Personal information
- Born: 9 October 1996 (age 29) Trondheim, Norway
- Nationality: Norwegian
- Height: 1.76 m (5 ft 9 in)
- Playing position: Goalkeeper

Club information
- Current club: ESBF Besançon
- Number: 1

Senior clubs
- Years: Team
- 2012–2018: Byåsen HE
- 2018–2019: Molde Elite
- 2019–2021: Storhamar HE
- 2021–2022: Sola HK
- 2022–2026: ESBF Besançon
- 2026–: Toulon Métropole Var Handball

National team
- Years: Team / Apps / (Gls)
- 2017: Norway / 2 / (0)

= Tonje Haug Lerstad =

Norwegian handball player (born 1996)

Tonje Haug Lerstad (born 9 October 1996) is a Norwegian handball player who plays for ESBF Besançon.

She is also a part of Norway's national recruit team in handball.

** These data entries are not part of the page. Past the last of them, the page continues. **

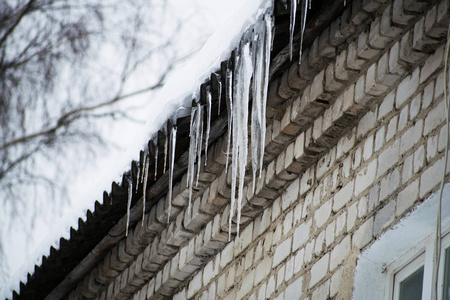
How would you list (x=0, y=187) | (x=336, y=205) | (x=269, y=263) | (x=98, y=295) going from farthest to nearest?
1. (x=0, y=187)
2. (x=98, y=295)
3. (x=269, y=263)
4. (x=336, y=205)

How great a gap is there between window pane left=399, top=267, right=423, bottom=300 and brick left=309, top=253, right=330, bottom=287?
0.44m

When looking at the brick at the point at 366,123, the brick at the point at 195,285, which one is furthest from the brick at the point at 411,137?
the brick at the point at 195,285

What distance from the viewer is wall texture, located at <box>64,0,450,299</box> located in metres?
3.12

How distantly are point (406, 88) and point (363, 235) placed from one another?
0.66m

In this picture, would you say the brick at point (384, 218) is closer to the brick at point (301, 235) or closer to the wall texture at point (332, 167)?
the wall texture at point (332, 167)

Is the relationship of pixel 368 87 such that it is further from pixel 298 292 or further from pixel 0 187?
pixel 0 187

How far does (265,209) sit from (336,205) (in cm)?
70

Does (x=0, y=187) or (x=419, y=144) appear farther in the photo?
(x=0, y=187)

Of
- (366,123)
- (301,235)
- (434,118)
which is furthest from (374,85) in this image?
(301,235)

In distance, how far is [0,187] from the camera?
31.6 ft

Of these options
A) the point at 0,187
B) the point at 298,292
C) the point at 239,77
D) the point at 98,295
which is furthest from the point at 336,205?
the point at 0,187

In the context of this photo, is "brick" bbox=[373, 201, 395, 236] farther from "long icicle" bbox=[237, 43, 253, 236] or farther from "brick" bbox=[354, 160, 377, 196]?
"long icicle" bbox=[237, 43, 253, 236]

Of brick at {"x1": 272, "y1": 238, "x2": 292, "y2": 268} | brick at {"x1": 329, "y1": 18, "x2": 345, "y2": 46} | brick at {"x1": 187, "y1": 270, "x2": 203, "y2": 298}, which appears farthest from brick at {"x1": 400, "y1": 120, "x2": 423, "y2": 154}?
brick at {"x1": 187, "y1": 270, "x2": 203, "y2": 298}

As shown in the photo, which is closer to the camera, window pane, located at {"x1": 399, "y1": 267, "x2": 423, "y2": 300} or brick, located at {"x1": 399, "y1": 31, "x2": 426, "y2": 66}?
window pane, located at {"x1": 399, "y1": 267, "x2": 423, "y2": 300}
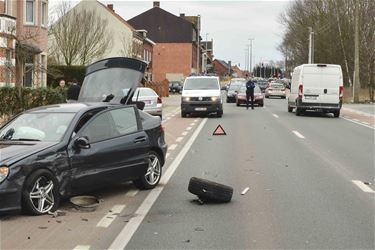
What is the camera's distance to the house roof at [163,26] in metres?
99.4

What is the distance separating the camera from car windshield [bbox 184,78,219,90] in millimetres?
26531

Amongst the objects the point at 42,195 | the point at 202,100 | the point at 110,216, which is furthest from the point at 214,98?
the point at 42,195

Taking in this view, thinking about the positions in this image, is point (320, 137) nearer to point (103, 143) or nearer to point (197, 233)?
point (103, 143)

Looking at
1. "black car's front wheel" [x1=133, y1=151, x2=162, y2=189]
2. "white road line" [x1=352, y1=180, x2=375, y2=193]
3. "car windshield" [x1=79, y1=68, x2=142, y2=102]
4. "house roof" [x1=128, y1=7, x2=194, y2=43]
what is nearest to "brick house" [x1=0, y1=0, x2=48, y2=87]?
"car windshield" [x1=79, y1=68, x2=142, y2=102]

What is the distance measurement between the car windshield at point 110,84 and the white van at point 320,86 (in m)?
17.0

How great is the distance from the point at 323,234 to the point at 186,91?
20321 millimetres

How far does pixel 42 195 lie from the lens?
6.89 m

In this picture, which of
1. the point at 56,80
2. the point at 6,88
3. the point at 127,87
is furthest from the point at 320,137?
the point at 56,80

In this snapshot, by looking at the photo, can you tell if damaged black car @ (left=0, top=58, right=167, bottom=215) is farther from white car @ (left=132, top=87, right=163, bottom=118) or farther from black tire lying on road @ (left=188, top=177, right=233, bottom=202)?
white car @ (left=132, top=87, right=163, bottom=118)

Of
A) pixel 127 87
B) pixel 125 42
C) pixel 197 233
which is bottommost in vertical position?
pixel 197 233

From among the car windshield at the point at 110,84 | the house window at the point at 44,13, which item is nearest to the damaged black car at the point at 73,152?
the car windshield at the point at 110,84

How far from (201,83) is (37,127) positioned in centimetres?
1932

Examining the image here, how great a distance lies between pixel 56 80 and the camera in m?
41.9

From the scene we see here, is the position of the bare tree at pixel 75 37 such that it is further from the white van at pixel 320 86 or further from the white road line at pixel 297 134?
the white road line at pixel 297 134
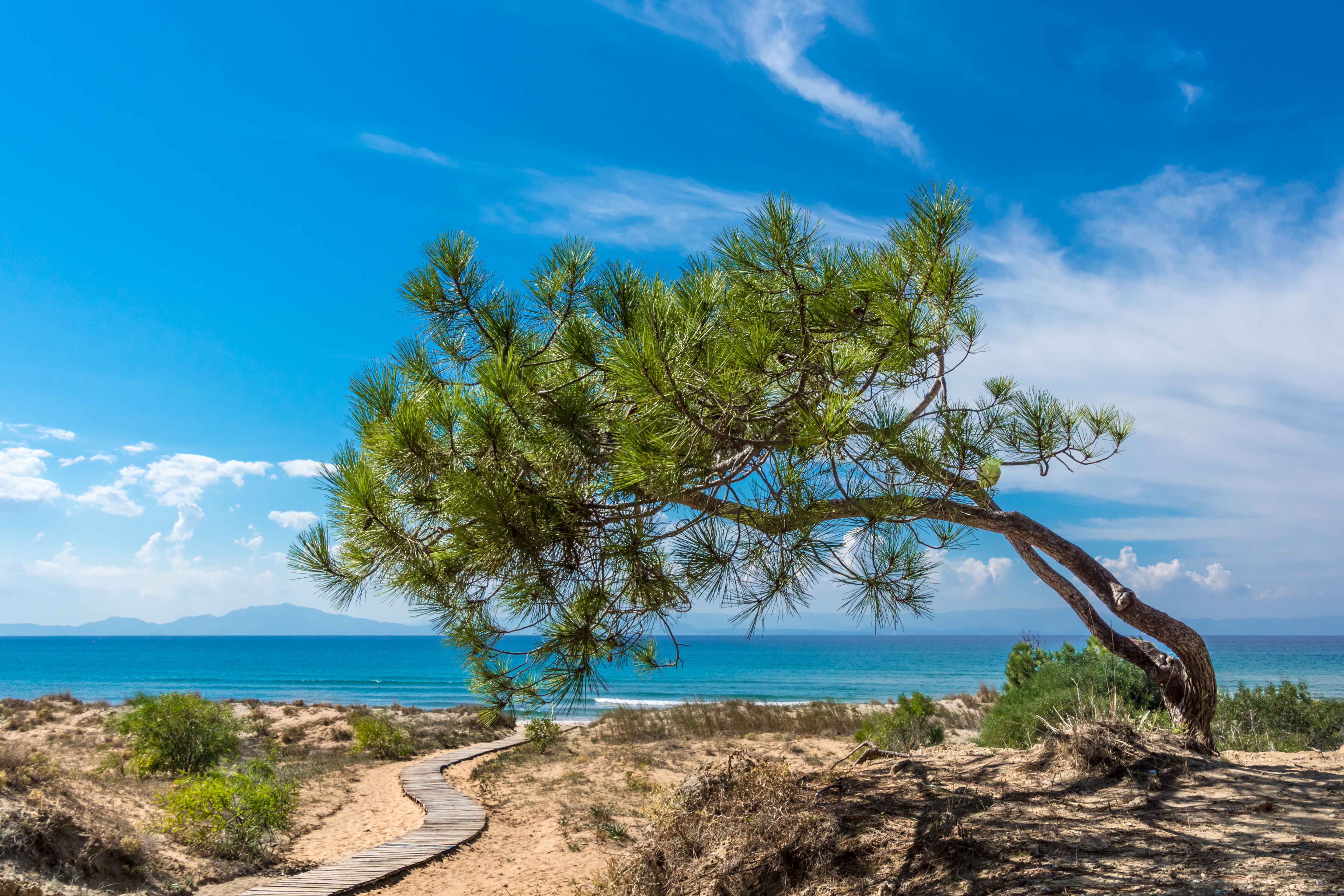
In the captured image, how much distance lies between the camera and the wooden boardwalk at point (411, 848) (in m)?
6.39

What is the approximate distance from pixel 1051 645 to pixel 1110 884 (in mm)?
135205

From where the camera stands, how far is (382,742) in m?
15.3

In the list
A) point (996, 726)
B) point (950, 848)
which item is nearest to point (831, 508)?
point (950, 848)

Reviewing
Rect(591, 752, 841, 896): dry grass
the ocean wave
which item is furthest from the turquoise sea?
Rect(591, 752, 841, 896): dry grass

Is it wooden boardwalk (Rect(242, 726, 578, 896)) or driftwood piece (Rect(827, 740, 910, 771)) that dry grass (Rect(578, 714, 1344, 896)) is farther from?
wooden boardwalk (Rect(242, 726, 578, 896))

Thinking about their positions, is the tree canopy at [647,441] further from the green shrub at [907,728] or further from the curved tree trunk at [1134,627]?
the green shrub at [907,728]

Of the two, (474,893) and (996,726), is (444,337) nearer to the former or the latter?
(474,893)

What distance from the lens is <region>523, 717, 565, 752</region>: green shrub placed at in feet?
15.9

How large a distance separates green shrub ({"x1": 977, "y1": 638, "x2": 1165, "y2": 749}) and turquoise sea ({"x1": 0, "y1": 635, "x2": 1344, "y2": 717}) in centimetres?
688

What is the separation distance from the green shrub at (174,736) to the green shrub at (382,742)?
3.43 m

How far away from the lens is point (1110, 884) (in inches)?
137

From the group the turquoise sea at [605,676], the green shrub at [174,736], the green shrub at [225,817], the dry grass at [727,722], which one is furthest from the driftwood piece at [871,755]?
the green shrub at [174,736]

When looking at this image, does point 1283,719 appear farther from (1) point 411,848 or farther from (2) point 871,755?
(1) point 411,848

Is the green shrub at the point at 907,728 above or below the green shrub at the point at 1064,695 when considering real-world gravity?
below
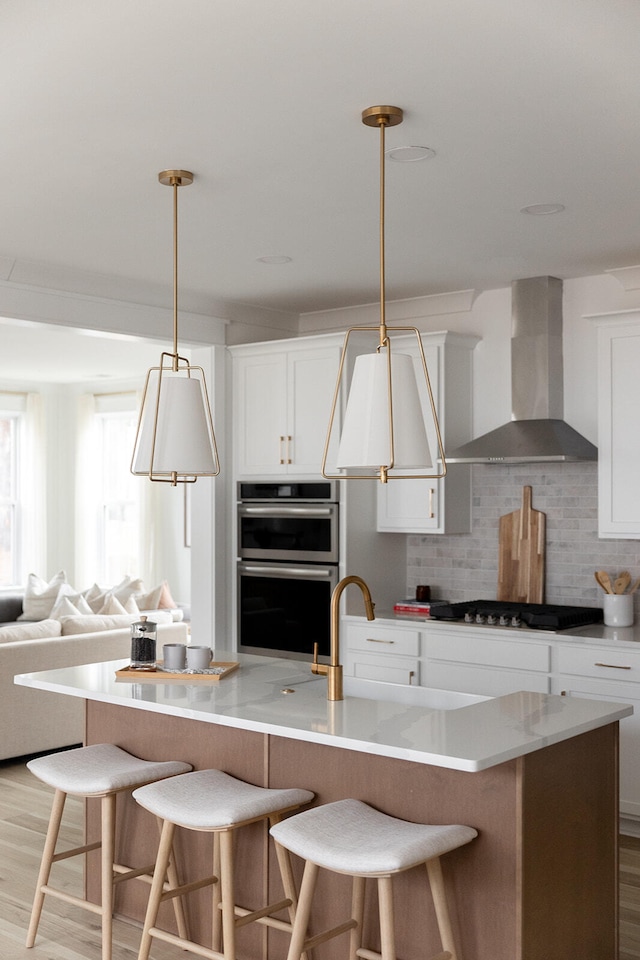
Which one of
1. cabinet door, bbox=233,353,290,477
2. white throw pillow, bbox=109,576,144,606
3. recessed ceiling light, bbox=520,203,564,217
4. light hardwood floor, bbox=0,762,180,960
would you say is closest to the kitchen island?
light hardwood floor, bbox=0,762,180,960

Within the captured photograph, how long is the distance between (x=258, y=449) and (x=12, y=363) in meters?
3.73

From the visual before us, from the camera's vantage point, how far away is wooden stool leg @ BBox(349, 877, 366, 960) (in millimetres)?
2850

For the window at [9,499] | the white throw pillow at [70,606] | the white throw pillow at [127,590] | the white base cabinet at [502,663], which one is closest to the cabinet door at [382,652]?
the white base cabinet at [502,663]

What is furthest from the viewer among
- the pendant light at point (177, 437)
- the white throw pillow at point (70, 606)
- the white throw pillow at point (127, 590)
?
the white throw pillow at point (127, 590)

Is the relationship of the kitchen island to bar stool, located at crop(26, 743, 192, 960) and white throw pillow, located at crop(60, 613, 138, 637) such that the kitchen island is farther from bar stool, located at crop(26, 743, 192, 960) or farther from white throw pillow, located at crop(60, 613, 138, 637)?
white throw pillow, located at crop(60, 613, 138, 637)

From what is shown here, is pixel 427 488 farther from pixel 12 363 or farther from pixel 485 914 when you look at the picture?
pixel 12 363

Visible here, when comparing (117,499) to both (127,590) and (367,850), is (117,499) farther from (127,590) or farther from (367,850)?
(367,850)

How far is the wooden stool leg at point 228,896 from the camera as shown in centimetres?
276

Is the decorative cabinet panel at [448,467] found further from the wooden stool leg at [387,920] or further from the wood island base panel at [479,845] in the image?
the wooden stool leg at [387,920]

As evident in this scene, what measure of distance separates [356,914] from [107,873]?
0.83 m

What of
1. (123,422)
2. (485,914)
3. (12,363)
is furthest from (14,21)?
(123,422)

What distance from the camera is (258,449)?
19.4 ft

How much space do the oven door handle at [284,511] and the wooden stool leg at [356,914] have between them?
285 centimetres

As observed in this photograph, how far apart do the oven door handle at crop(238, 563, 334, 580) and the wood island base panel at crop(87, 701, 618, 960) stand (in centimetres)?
222
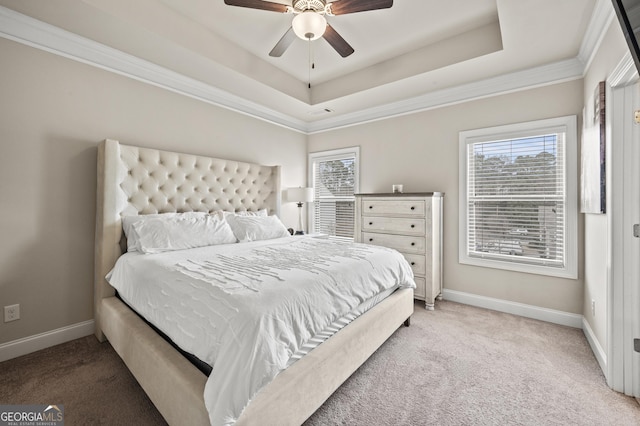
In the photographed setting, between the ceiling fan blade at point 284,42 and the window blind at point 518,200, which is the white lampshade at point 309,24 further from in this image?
the window blind at point 518,200

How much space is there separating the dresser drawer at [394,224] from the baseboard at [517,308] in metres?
0.93

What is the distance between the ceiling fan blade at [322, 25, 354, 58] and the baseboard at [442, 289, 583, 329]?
2.95 m

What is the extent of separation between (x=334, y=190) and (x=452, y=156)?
1872mm

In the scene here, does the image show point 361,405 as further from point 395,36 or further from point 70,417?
point 395,36

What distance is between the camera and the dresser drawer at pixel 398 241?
128 inches

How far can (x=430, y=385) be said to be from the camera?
185 cm

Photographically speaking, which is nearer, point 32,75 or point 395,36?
point 32,75

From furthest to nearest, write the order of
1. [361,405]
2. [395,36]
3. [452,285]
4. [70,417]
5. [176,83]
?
1. [452,285]
2. [176,83]
3. [395,36]
4. [361,405]
5. [70,417]

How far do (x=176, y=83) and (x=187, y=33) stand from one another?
698 millimetres

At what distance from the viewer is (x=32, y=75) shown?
7.38ft

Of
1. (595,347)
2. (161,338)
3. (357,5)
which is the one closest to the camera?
(161,338)

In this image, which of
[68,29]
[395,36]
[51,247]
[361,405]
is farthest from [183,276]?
[395,36]

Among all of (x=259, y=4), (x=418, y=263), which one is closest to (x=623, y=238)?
(x=418, y=263)

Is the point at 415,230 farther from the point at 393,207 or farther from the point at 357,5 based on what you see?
the point at 357,5
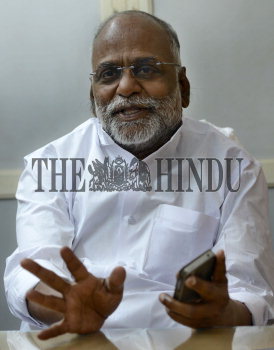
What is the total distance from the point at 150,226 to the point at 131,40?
566 mm

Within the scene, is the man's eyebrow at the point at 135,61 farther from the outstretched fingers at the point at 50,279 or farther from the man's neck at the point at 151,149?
the outstretched fingers at the point at 50,279

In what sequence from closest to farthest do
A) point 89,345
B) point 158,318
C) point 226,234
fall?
1. point 89,345
2. point 158,318
3. point 226,234

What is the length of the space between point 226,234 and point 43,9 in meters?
1.42

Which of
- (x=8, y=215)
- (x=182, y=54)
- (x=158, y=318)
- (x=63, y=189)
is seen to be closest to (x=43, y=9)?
(x=182, y=54)

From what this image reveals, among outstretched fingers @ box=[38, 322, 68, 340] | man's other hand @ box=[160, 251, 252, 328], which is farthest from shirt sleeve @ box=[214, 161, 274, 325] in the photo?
outstretched fingers @ box=[38, 322, 68, 340]

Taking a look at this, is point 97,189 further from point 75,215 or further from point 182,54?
point 182,54

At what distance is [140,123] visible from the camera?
1.75 m

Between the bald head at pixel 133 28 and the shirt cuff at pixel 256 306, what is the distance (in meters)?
0.79

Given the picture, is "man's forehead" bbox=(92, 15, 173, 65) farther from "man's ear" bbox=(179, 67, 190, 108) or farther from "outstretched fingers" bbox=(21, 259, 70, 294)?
"outstretched fingers" bbox=(21, 259, 70, 294)

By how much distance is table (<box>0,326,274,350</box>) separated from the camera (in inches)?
37.9

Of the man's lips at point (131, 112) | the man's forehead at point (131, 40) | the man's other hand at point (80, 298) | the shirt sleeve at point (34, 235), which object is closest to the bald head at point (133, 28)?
the man's forehead at point (131, 40)

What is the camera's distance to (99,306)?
3.55ft

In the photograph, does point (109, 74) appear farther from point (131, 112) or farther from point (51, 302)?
point (51, 302)

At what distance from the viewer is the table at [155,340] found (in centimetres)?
96
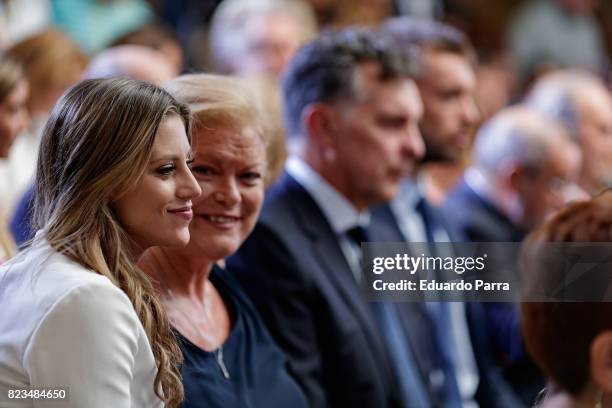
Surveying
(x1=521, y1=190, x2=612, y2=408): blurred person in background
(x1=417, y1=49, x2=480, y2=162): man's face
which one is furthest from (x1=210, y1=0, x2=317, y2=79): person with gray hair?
(x1=521, y1=190, x2=612, y2=408): blurred person in background

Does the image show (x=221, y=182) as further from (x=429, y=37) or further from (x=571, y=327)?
(x=429, y=37)

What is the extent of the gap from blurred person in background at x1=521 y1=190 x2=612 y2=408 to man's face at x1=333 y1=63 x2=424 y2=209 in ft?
3.13

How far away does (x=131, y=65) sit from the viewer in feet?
9.87

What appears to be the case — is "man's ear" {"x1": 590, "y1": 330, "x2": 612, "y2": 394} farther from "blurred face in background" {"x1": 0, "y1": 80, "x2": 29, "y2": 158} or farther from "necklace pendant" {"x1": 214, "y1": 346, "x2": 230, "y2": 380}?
"blurred face in background" {"x1": 0, "y1": 80, "x2": 29, "y2": 158}

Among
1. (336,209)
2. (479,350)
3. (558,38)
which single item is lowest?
(558,38)

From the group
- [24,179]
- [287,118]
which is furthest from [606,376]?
[24,179]

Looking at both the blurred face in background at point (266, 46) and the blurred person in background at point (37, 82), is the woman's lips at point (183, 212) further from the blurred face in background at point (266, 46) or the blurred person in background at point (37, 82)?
the blurred face in background at point (266, 46)

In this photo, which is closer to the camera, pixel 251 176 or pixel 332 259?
pixel 251 176

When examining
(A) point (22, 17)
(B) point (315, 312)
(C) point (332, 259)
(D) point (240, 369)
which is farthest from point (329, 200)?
(A) point (22, 17)

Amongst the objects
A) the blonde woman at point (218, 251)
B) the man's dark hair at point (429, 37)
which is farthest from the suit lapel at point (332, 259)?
the man's dark hair at point (429, 37)

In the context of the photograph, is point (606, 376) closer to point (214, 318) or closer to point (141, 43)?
point (214, 318)

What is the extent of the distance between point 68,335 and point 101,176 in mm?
217

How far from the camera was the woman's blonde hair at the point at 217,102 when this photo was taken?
173 centimetres

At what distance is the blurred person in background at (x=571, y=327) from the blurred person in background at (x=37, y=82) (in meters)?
1.77
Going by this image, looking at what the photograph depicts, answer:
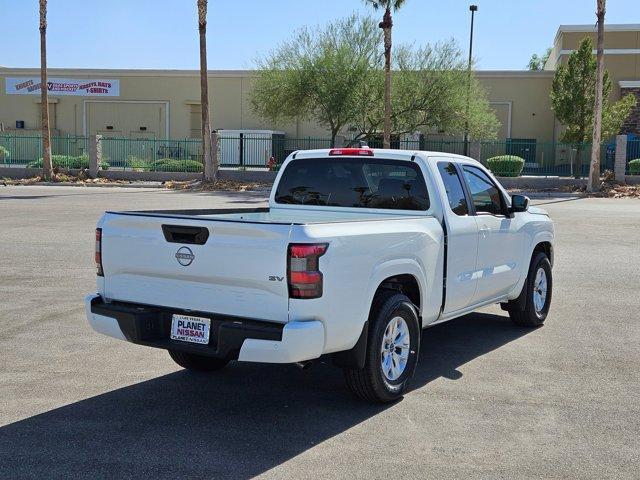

She also represented Norway at the 2016 Women's Junior World Handball Championship, placing 5th, at the 2015 Women's Under-19 European Handball Championship, placing 6th, at the 2014 Women's Youth World Handball Championship, placing 13th and at the 2013 Youth European Championship, placing 7th.

==Achievements==
- Norwegian League:
  - Silver: 2019/2020, 2020/2021
  - Bronze: 2021/2022
- Norwegian Cup:
  - Finalist: 2019

==Individual awards==
- All-Star Goalkeeper of the European Women's U-19 Handball Championship: 2015.